| Do this |
Express the part of the material that opens with the line containing "How far from the camera can" and closes with the line containing "33 centimetres" as a two-column CSV with the columns text and answer, one row per entry. Put each value in a single quoted field with line breaks turned into spaces, and leave the pictures out.

* start Excerpted data *

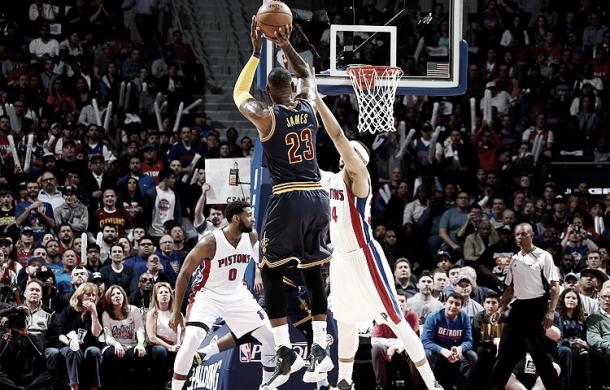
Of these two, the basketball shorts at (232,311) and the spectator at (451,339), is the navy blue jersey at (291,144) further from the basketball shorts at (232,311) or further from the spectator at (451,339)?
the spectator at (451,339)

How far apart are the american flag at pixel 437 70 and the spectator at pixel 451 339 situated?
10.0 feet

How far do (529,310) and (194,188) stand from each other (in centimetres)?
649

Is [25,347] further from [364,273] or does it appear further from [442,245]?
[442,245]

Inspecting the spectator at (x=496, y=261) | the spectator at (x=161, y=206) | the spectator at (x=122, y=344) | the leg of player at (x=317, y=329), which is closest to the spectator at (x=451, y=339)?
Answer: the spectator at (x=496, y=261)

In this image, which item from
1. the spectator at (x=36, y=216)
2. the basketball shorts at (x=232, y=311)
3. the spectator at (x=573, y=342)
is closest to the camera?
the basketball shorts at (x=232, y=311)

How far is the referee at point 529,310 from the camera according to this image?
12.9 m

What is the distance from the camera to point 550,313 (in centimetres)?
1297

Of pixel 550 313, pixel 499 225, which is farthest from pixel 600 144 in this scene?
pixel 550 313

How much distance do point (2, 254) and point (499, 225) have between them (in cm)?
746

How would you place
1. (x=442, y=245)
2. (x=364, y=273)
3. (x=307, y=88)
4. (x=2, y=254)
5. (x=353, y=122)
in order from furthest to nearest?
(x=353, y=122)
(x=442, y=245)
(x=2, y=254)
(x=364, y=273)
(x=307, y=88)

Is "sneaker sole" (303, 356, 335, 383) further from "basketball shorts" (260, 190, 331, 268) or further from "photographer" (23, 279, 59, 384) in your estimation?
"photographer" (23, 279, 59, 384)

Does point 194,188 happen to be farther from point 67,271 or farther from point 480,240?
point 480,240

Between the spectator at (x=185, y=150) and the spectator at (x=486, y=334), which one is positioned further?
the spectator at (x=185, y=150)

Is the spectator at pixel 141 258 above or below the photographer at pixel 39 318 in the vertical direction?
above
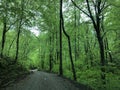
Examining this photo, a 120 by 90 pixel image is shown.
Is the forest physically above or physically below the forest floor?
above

* end Excerpted data *
* start Excerpted data *

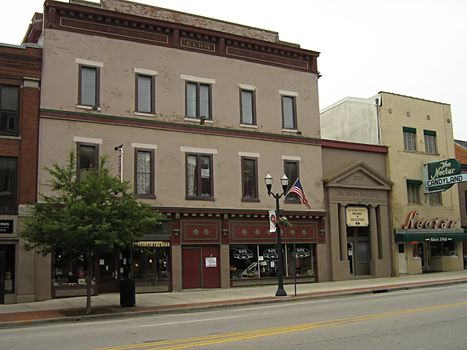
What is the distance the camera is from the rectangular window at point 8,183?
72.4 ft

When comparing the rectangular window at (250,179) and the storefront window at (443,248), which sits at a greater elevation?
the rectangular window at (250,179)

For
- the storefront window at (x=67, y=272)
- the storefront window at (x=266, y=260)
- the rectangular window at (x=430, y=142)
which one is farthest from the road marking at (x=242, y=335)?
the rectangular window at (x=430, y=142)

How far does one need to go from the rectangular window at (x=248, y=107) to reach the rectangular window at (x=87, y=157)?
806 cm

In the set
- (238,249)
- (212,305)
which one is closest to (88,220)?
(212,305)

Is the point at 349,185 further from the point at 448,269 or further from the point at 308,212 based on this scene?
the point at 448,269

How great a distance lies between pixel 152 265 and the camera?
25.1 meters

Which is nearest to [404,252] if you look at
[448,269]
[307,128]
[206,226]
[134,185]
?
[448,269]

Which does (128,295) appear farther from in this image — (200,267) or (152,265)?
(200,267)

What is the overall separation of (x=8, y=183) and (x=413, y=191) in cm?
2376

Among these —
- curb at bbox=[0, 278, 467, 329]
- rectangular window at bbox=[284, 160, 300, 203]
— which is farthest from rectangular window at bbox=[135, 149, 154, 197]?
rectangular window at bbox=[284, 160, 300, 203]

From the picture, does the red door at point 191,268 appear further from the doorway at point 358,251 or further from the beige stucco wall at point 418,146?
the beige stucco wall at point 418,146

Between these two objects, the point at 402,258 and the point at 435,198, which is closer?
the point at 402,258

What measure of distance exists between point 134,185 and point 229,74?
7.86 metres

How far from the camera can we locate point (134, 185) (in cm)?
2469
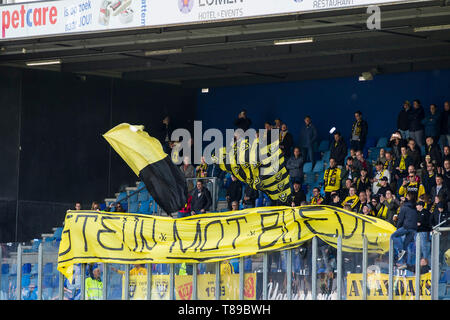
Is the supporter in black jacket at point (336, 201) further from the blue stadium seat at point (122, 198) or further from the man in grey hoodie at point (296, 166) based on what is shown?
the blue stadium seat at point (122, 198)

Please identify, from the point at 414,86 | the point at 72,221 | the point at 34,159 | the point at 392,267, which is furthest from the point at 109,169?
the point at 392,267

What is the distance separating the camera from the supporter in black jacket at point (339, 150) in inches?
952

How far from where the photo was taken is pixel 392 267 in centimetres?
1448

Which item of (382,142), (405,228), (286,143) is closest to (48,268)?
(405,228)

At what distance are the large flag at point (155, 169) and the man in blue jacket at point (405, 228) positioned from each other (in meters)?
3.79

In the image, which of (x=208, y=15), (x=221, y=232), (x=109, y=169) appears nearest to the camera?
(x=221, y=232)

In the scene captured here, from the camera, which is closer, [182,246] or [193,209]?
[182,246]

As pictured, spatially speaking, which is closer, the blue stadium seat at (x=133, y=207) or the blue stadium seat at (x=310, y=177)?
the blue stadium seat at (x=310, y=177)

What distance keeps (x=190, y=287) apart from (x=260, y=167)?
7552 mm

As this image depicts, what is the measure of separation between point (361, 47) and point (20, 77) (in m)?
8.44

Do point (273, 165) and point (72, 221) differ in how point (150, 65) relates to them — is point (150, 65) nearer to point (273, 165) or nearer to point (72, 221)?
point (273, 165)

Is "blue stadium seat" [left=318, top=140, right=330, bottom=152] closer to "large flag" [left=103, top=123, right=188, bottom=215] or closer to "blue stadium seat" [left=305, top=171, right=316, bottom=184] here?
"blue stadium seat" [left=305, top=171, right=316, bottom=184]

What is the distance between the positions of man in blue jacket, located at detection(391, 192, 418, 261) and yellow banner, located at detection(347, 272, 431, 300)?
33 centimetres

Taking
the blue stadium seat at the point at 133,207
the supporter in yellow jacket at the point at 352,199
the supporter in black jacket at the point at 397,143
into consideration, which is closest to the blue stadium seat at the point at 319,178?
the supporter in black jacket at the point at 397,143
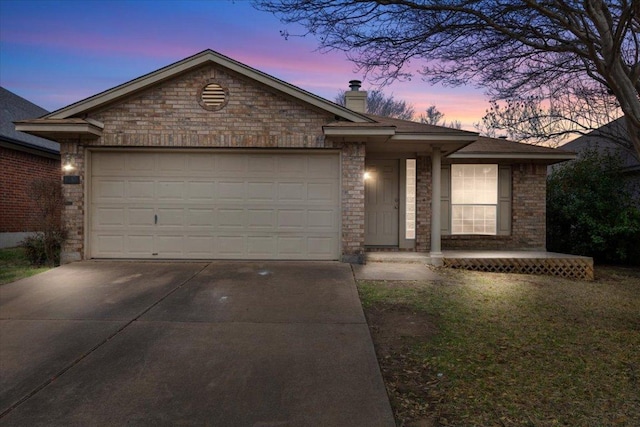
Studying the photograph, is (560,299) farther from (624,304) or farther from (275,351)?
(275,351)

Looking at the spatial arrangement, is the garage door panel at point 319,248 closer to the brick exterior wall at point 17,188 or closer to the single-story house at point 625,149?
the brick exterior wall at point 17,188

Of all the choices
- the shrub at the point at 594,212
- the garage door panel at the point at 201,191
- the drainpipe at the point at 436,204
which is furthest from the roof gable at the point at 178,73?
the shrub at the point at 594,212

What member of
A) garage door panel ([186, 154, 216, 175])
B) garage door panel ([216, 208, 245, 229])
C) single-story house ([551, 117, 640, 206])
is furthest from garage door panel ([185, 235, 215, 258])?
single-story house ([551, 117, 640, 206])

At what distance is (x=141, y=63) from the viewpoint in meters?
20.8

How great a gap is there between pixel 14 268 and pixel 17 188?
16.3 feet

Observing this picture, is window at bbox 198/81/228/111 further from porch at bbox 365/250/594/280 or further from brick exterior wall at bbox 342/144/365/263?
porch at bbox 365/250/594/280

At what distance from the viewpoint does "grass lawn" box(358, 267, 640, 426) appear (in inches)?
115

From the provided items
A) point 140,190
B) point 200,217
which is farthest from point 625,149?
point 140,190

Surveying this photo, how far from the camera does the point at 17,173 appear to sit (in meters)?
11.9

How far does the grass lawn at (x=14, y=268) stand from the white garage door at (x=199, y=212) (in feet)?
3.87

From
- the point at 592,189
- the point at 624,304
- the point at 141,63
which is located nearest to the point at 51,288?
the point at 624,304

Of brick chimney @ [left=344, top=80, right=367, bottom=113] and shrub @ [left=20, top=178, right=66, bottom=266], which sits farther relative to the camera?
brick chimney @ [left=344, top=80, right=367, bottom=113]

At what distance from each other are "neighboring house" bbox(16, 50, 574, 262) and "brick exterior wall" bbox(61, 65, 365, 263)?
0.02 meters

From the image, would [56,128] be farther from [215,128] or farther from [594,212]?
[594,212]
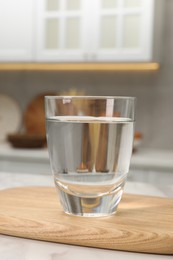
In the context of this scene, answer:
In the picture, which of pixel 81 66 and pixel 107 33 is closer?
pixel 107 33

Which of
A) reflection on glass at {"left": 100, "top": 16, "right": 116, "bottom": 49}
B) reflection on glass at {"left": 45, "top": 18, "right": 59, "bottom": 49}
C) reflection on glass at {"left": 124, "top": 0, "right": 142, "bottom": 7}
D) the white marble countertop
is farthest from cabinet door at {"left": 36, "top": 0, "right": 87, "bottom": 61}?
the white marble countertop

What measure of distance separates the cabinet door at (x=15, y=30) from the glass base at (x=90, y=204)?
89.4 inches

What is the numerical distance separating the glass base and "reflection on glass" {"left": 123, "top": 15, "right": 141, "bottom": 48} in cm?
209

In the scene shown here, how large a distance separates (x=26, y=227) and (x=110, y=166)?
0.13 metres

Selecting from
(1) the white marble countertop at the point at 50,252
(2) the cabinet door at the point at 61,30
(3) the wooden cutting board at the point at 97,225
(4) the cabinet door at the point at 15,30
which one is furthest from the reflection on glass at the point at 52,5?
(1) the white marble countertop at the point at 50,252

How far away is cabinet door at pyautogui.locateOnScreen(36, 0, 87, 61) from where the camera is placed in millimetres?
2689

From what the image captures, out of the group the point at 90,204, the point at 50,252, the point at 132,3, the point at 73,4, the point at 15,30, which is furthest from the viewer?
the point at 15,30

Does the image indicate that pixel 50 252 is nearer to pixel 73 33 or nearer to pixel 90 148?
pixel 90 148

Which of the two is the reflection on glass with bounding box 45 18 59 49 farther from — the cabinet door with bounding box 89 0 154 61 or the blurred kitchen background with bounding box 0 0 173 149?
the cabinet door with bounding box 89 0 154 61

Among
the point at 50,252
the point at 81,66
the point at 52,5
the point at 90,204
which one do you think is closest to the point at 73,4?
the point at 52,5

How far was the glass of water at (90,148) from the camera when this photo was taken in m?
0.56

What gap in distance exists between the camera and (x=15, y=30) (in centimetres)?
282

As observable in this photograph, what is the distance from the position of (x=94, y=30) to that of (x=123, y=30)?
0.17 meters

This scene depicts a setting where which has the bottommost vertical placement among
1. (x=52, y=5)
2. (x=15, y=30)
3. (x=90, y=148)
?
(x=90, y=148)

* end Excerpted data *

| Full output |
text,answer
"How far from the camera can we locate point (134, 185) (in cm)?","2469"
"Is the supporter in black jacket at point (336, 201) further from the blue stadium seat at point (122, 198) or further from the man in grey hoodie at point (296, 166) based on what is shown?","the blue stadium seat at point (122, 198)"
"Please identify, from the point at 414,86 | the point at 72,221 | the point at 34,159 | the point at 392,267, which is furthest from the point at 109,169?","the point at 392,267"
"What is the distance separating the camera from the supporter in black jacket at point (339, 150) in inches?","952"
"How far from where the photo was taken is pixel 392 267 in centimetres?","1448"
"Which item of (382,142), (405,228), (286,143) is closest to (48,268)?","(405,228)"
"At what distance are the large flag at point (155, 169) and the man in blue jacket at point (405, 228) positioned from each other (in meters)?","3.79"
"In the image, which of (x=208, y=15), (x=221, y=232), (x=109, y=169) appears nearest to the camera?","(x=221, y=232)"
"In the scene captured here, from the camera, which is closer, [182,246] or [193,209]?","[182,246]"
"As pictured, spatially speaking, which is closer, the blue stadium seat at (x=133, y=207) or the blue stadium seat at (x=310, y=177)?","the blue stadium seat at (x=310, y=177)"
"What distance keeps (x=190, y=287) apart from (x=260, y=167)?","7552 mm"
"As this image depicts, what is the measure of separation between point (361, 47) and point (20, 77) (in m)?","8.44"
"Do point (273, 165) and point (72, 221) differ in how point (150, 65) relates to them — is point (150, 65) nearer to point (273, 165) or nearer to point (72, 221)?","point (273, 165)"
"Is ""blue stadium seat"" [left=318, top=140, right=330, bottom=152] closer to ""large flag"" [left=103, top=123, right=188, bottom=215] or closer to ""blue stadium seat"" [left=305, top=171, right=316, bottom=184] here?","""blue stadium seat"" [left=305, top=171, right=316, bottom=184]"
"What is the distance between the positions of man in blue jacket, located at detection(391, 192, 418, 261) and yellow banner, located at detection(347, 272, 431, 300)?","33 centimetres"